• Activity: The answer must reproduce the listing exactly, with every picture left out.

** Provided entries follows **

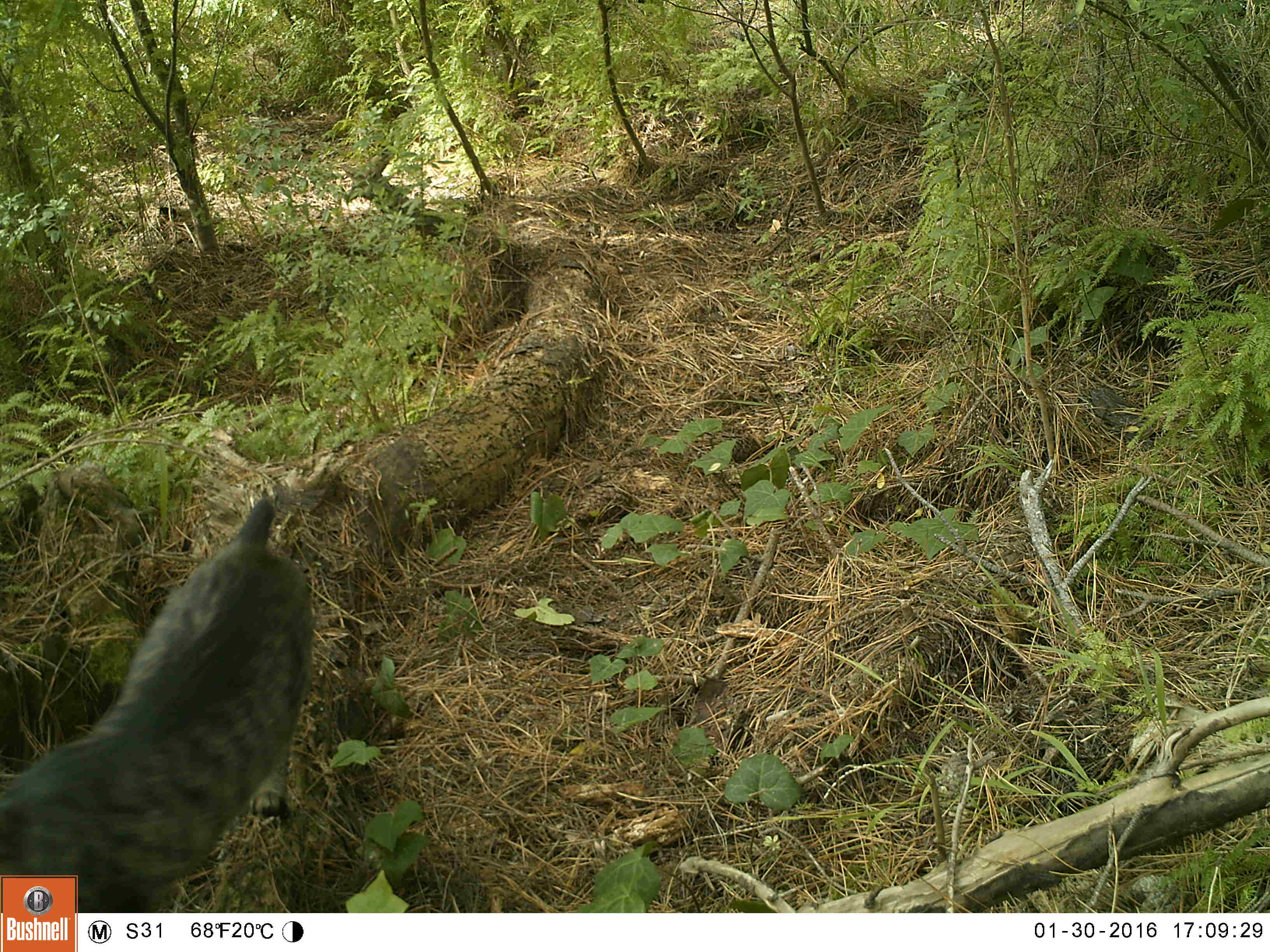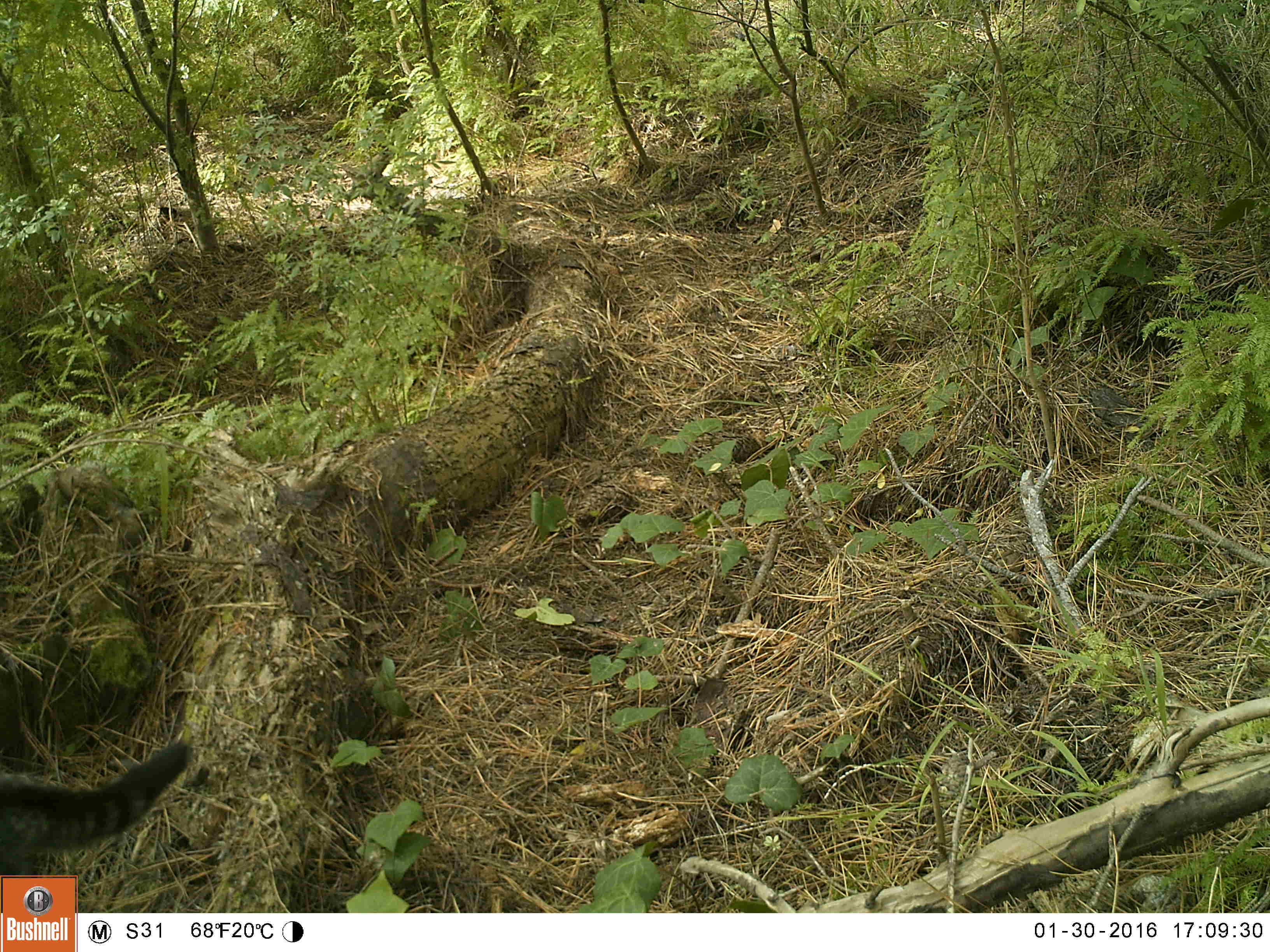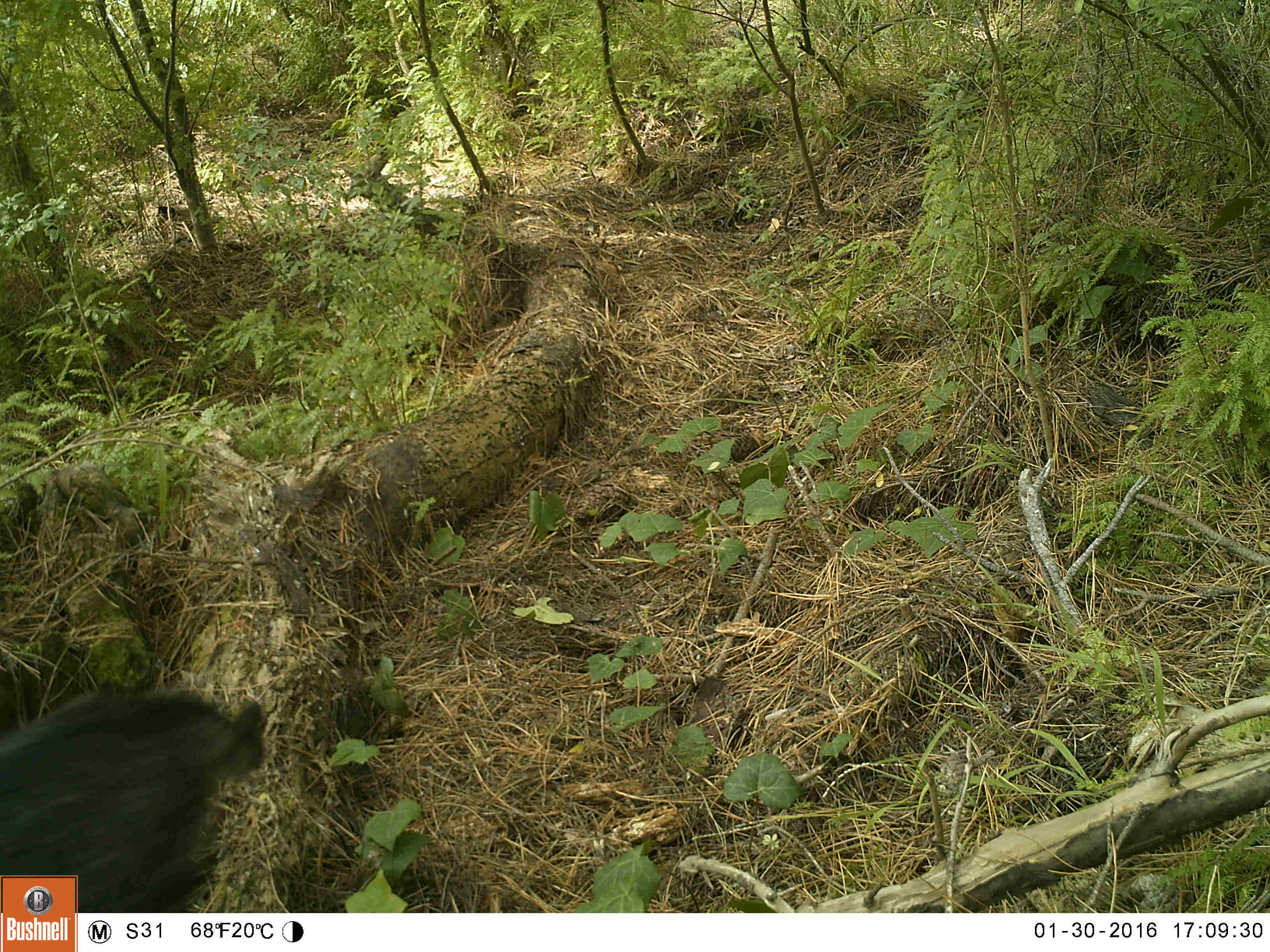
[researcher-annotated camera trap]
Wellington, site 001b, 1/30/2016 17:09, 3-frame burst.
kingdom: Animalia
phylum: Chordata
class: Mammalia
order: Carnivora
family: Felidae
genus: Felis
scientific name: Felis catus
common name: cat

** End of Provided entries **

• Answer for the task:
[researcher-annotated camera trap]
Wellington, site 001b, 1/30/2016 17:09, 3-frame burst.
kingdom: Animalia
phylum: Chordata
class: Mammalia
order: Carnivora
family: Felidae
genus: Felis
scientific name: Felis catus
common name: cat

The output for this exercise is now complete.